Article

Dean Seymour Named Eleventh President of Wabash College

MARCH 1969
Article
Dean Seymour Named Eleventh President of Wabash College
MARCH 1969

THADDEUS SEYMOUR, Dean of the College, has been named the eleventh president of Wabash College in Crawfordsville, Indiana, and will take office on August 1. Dean Seymour had announced last year that he was relinquishing the Dartmouth deanship in June, after ten years, in order to return to teaching in the English Department, in which he holds the rank of full professor.

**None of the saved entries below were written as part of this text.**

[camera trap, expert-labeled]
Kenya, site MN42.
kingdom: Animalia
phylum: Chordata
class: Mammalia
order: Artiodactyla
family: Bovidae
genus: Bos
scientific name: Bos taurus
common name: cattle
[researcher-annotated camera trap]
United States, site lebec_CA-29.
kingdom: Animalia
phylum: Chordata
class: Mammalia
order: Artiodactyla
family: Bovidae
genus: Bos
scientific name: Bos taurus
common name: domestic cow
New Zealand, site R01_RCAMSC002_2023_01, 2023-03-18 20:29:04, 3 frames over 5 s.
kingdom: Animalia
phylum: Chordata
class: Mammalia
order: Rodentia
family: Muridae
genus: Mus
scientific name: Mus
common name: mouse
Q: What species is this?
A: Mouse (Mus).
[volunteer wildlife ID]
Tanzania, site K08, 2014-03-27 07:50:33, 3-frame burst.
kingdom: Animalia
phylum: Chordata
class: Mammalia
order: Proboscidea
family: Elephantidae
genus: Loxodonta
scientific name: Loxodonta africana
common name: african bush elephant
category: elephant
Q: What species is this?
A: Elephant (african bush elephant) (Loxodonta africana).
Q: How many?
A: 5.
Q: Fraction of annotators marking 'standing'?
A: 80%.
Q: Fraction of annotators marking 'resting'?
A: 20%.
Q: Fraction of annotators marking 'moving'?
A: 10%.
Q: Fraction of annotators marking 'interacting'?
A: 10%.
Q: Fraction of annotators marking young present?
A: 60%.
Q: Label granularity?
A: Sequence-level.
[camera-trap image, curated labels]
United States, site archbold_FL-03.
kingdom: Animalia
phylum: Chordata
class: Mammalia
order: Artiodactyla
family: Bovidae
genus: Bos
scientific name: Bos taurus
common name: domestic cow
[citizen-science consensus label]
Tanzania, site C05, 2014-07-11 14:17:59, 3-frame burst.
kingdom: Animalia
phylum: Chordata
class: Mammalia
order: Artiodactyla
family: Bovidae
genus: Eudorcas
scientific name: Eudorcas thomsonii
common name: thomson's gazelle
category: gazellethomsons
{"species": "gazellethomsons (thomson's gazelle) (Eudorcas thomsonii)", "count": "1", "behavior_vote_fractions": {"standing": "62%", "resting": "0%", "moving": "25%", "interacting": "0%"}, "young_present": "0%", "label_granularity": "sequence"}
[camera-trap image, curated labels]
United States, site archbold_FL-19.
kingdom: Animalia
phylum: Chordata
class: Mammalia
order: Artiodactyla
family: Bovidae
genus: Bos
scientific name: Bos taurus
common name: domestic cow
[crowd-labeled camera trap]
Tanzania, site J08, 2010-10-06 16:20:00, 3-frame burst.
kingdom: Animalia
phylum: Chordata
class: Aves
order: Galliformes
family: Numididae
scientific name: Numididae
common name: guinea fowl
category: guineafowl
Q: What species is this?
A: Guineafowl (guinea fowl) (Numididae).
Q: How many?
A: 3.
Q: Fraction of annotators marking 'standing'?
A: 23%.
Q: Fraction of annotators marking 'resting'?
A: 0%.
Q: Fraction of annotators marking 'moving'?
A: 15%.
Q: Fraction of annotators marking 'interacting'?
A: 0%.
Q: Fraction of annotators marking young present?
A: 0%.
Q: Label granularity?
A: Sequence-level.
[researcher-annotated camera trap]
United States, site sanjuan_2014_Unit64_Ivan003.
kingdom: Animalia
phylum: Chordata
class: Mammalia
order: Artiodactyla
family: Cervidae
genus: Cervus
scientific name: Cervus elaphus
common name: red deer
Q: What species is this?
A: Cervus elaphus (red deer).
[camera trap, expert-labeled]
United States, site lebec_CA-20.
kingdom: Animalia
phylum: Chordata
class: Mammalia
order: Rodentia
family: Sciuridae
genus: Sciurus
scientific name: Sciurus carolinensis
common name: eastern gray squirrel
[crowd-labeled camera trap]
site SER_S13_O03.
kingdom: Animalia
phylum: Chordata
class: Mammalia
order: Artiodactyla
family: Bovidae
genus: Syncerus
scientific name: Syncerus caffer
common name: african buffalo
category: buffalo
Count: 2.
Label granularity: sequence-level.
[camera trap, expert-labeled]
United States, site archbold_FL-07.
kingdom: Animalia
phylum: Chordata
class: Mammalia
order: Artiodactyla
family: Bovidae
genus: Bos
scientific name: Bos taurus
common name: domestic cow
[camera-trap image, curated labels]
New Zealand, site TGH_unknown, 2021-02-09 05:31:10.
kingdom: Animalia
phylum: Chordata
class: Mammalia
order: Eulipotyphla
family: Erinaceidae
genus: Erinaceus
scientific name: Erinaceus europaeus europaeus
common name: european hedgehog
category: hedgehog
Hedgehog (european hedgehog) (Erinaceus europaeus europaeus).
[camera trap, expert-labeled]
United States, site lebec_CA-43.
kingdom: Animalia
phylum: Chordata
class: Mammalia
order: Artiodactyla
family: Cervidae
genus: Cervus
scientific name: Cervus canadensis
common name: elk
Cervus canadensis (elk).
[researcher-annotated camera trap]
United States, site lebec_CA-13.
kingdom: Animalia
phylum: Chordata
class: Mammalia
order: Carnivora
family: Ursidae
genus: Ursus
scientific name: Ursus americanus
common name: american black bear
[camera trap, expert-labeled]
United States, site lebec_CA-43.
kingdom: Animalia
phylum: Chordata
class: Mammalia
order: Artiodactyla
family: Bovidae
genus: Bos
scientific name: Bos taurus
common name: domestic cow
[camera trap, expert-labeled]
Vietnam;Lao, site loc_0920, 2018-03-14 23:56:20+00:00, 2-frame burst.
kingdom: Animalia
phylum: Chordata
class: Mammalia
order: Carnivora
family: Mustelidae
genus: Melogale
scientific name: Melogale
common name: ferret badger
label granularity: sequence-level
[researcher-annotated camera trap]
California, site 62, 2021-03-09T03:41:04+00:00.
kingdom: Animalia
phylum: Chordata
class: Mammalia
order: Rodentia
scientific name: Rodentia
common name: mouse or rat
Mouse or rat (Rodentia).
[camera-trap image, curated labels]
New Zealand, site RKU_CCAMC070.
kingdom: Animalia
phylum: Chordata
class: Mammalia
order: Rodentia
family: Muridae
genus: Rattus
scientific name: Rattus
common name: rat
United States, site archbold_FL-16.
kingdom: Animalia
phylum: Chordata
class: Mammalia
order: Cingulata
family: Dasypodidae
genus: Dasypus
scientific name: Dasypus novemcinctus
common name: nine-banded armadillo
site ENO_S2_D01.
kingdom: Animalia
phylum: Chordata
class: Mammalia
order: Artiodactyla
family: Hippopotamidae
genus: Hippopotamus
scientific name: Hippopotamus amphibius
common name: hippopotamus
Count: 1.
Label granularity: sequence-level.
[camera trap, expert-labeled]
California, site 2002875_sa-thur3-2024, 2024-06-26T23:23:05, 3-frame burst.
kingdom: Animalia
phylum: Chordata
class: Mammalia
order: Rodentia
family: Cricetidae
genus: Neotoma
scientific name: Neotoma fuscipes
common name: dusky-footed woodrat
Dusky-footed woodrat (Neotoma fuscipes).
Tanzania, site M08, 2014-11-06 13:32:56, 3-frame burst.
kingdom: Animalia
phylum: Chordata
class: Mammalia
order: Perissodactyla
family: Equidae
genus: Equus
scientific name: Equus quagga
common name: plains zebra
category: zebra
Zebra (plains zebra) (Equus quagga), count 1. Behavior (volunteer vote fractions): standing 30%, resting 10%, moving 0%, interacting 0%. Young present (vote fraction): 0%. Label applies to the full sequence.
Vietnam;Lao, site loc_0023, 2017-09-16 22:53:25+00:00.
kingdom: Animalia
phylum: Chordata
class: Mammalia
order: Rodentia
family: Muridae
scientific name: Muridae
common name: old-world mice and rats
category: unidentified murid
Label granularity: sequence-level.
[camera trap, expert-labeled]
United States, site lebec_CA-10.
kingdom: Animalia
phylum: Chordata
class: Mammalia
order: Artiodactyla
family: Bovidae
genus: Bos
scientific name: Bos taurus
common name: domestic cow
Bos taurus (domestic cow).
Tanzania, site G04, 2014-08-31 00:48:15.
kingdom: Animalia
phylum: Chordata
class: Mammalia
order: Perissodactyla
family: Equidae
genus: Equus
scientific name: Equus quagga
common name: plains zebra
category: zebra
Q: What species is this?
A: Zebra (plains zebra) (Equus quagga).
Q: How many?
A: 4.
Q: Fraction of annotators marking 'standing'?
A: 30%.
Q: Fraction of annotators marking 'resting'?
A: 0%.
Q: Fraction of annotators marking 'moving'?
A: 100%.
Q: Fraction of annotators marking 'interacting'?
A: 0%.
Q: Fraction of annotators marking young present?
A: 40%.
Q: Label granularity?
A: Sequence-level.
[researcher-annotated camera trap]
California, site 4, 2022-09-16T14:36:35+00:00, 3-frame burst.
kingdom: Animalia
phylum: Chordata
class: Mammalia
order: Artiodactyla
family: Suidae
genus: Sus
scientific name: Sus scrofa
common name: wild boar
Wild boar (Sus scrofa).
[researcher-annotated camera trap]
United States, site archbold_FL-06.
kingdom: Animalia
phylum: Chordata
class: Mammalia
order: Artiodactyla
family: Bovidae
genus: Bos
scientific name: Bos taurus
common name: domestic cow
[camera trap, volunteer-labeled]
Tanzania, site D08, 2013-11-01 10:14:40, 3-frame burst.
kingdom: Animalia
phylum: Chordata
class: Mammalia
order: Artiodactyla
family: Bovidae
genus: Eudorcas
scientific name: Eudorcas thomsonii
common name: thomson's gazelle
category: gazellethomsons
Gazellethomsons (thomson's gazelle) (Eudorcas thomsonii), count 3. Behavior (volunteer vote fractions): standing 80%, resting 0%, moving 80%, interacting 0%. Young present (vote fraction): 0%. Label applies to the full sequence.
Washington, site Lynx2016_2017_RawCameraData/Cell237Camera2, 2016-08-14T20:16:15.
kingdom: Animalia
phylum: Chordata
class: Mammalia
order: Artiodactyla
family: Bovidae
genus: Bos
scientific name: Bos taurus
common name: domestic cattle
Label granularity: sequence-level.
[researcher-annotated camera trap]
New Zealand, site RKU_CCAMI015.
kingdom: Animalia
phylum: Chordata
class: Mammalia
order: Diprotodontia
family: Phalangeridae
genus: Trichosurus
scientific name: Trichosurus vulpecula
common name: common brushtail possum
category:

Wabash College, a liberal arts men's college founded in 1832, is one of the oldest private colleges in the midwest. From its beginning Wabash has had strong ties with Dartmouth. One of its founders was Edmund O. Hovey, Class of 1828, a native of Hanover, who was the college's first treasurer and a member of its faculty for 43 years. The first man appointed to the Wabash College faculty was Caleb Mills, Dartmouth 1829. Louis B. Hopkins, brother of President Ernest Martin Hopkins of Dartmouth, was president of Wabash from 1926 to 1940.

Dean Seymour succeeds Dr. Paul W. Cook Jr., whose resignation was effective in September 1968. Since that time Francis W. Misch, Wabash trustee and retired vice president of Chrysler Corporation, has been acting president of the college.

In announcing the selection of Dean Seymour, John P. Collett, chairman of the Wabash board of trustees, said, "In the selection of Dr. Thaddeus Seymour as the new president of Wabash College, the Board of Trustees is confident that it has found a man who is eminently qualified, both by his background as a teacher and college administrator and by his qualities as a man."

President Dickey of Dartmouth also paid tribute to Dean Seymour, saying, "Dean Seymour and his wonderful wife, Polly, have built ten years of hard work, unstinting devotion, and shared fun into the heritage of this college and into the lives of thousands of Dartmouth men. We are all grateful that they will always be a part of this place and our best wishes will always be with them."

Dean Seymour attended Princeton University for two years and was graduated from the University of California at Berkeley in 1950. As a graduate student and teaching fellow at the University of North Carolina he specialized in 18th Century literature. He received an M.A. degree from the University in 1951 and his doctorate in 1955. He received an honorary Doctorate of Humane Letters from Wilkes College in 1968.

Dean Seymour joined the Dartmouth faculty in 1954 as an instructor in English, and taught a writing course and a senior seminar in addition to being director of a writing clinic for two years. He became assistant professor in 1956, associate professor in 1959, the year he became Dean of the College, and full professor in 1967. He served as coach of the Dartmouth crew for three seasons and has been active in Hanover Republican politics and in a multitude of community programs. He and his wife, the former Polly Gnagy of Wichita, Kansas, have three daughters.

The Greater Boston Alumni Association paid their respects to Dean Seymour at its annual dinner on February 13. In his valedictory to the Boston alumni, Dean Seymour expressed his faith in today's young people and offered some advice to their elders. "Our students today have a great moral concern - greater than any time that I've experienced. And I'll stand on this quality as sound grounds for optimism for the future ... If I have any message, it is to keep listening to our students, keep taking them seriously and treating them with respect, and to realize that they are seeking what Dartmouth has always stood for - to find out what is right and to do it. . . .It is important to try to find ways in which students who really want to make a difference in their society can put their idealism constructively to work." It is certain that Dean Seymour will continue to follow his own advice as president of Wabash College.

Dean Seymour (l), who was guest ofhonor at a Boston alumni dinner February 13, receives a silver Paul Revere bowlfrom club president Robert O'Brien '41.